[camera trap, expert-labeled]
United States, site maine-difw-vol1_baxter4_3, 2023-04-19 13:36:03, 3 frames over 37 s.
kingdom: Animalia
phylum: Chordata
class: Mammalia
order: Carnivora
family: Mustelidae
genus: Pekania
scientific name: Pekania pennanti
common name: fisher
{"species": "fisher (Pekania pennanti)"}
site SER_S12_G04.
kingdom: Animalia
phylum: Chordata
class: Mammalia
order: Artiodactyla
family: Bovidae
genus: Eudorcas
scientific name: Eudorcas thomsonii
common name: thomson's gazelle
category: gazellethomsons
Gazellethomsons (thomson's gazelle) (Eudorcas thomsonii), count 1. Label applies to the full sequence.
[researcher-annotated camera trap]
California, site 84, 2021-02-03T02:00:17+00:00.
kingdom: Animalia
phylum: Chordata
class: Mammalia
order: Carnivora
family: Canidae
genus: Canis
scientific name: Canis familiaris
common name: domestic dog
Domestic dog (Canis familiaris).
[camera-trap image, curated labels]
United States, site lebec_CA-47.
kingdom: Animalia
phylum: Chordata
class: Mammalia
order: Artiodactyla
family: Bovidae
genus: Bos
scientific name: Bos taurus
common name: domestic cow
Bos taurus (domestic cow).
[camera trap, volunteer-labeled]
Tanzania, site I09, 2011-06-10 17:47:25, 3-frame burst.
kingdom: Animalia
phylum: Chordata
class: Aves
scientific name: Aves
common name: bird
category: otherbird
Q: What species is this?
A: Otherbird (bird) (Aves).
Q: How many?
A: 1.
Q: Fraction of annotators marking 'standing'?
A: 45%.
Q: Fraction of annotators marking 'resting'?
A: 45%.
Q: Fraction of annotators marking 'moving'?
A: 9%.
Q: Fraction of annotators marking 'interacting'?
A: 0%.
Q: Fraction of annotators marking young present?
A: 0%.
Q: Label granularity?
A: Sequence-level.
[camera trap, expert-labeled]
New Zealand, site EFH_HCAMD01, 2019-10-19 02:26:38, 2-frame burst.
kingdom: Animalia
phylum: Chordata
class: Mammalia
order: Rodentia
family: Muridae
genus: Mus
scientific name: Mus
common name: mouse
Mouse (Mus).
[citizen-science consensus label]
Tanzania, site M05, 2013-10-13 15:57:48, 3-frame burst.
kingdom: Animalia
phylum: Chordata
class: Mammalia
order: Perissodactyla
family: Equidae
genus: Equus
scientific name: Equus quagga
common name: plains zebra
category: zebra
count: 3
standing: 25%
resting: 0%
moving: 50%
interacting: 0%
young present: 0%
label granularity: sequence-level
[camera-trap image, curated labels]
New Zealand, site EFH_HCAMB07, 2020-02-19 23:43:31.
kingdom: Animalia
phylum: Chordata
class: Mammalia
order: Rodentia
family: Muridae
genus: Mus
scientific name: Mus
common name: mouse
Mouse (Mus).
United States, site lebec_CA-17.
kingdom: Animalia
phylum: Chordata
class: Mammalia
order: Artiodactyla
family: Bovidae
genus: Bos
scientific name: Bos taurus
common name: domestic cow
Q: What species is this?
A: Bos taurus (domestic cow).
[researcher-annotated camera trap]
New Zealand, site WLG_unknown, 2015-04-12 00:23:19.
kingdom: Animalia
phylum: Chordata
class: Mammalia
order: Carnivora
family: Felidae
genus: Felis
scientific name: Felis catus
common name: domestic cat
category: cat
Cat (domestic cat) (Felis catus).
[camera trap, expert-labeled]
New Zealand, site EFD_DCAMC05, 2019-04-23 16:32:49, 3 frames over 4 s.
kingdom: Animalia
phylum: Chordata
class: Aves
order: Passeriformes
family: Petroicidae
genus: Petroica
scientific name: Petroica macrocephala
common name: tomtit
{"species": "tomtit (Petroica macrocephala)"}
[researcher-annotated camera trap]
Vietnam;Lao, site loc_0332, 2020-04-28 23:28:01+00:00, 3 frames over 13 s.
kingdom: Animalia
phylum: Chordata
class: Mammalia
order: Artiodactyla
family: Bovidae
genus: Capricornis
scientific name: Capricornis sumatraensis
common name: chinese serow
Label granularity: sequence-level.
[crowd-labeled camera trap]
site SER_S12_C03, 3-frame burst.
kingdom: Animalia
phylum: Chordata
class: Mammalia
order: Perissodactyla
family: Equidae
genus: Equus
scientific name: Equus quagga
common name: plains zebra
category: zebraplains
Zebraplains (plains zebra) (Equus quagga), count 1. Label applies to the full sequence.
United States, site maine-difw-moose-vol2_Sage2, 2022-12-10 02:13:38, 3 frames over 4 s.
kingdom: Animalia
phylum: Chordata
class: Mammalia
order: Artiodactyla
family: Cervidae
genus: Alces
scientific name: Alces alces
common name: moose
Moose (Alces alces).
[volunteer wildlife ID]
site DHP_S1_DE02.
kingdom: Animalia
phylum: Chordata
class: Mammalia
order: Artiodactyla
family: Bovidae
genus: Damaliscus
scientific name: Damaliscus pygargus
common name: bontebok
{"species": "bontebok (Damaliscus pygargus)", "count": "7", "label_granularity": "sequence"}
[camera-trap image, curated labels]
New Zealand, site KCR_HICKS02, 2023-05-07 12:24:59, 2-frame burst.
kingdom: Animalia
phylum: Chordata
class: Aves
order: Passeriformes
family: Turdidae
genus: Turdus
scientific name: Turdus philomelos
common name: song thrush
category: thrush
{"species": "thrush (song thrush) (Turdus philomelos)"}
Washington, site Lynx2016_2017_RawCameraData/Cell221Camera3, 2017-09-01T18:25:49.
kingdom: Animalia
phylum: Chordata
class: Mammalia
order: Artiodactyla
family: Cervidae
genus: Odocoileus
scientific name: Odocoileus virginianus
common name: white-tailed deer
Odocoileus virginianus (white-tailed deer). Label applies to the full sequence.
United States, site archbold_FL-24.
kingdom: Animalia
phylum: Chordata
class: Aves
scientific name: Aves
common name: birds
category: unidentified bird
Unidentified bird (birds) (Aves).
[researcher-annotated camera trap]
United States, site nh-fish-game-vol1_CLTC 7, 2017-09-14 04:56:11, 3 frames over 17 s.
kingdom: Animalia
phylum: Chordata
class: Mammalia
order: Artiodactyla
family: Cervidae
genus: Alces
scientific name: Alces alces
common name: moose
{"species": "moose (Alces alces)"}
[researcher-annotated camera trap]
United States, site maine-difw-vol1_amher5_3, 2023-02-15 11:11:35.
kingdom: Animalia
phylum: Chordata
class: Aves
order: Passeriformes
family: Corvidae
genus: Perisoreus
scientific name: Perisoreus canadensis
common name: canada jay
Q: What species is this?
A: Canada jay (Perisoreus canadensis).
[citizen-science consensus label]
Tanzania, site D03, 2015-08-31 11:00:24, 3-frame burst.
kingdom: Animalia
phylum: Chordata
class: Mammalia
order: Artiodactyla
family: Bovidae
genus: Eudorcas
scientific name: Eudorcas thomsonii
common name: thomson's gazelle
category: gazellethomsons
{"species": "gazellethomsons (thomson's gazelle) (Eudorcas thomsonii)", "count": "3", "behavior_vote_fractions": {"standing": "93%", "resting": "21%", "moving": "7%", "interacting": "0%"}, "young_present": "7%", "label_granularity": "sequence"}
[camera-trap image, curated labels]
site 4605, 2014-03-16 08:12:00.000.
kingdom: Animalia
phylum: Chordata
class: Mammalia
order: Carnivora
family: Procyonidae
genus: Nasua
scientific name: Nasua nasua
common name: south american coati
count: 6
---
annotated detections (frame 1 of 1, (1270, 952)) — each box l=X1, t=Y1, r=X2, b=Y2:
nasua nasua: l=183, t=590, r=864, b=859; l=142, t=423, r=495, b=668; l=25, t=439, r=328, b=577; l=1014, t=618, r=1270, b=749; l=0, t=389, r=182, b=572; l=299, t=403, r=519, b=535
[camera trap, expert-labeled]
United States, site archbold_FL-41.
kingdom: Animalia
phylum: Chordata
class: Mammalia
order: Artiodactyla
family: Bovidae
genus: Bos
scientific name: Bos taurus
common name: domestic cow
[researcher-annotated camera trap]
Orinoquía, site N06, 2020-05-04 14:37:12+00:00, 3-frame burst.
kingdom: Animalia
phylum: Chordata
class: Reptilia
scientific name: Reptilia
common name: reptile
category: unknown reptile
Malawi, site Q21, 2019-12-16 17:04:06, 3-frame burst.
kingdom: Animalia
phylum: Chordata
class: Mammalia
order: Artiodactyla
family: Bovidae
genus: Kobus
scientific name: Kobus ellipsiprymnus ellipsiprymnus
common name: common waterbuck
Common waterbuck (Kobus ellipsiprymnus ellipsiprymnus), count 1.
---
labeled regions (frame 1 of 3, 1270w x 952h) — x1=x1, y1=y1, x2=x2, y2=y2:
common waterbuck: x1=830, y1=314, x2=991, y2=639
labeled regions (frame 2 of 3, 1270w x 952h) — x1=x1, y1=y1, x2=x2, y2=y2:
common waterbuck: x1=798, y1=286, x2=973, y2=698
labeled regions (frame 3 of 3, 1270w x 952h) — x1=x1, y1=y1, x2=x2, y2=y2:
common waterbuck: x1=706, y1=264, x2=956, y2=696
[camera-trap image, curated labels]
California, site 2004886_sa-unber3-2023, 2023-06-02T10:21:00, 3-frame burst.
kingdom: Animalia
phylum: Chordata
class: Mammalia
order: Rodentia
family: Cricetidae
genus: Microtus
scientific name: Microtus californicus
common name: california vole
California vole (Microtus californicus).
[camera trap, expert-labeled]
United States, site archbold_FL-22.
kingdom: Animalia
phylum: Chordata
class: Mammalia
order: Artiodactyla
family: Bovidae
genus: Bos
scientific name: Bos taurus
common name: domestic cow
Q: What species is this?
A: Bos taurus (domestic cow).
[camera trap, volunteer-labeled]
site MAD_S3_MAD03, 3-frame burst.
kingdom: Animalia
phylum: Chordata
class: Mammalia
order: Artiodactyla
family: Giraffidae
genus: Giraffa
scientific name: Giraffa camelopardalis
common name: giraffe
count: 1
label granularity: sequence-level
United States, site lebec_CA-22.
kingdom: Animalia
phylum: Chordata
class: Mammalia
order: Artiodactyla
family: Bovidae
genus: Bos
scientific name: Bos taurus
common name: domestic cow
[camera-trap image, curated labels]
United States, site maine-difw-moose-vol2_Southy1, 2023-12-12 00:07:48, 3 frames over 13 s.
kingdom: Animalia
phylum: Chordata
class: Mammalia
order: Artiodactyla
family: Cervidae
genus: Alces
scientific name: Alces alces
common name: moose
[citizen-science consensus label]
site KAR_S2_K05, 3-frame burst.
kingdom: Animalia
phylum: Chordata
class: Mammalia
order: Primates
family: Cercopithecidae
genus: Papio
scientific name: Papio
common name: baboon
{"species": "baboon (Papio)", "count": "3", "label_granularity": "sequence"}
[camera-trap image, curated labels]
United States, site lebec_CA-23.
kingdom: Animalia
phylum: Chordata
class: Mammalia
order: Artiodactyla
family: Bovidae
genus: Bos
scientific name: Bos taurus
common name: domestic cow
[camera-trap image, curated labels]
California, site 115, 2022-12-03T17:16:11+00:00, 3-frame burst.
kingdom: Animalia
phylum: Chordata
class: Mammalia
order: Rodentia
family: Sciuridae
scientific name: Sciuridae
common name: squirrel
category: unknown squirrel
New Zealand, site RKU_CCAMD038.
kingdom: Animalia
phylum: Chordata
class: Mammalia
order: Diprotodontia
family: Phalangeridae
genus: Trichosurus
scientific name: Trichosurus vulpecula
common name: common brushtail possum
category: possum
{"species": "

= Work required =
Final part of the records: return the line that contains "California, site 115, 2022-12-03T17:16:11+00:00, 3-frame" and every line after it, exactly, with no other lines added.

= Finished task =
California, site 115, 2022-12-03T17:16:11+00:00, 3-frame burst.
kingdom: Animalia
phylum: Chordata
class: Mammalia
order: Rodentia
family: Sciuridae
scientific name: Sciuridae
common name: squirrel
category: unknown squirrel
New Zealand, site RKU_CCAMD038.
kingdom: Animalia
phylum: Chordata
class: Mammalia
order: Diprotodontia
family: Phalangeridae
genus: Trichosurus
scientific name: Trichosurus vulpecula
common name: common brushtail possum
category: possum
{"species": "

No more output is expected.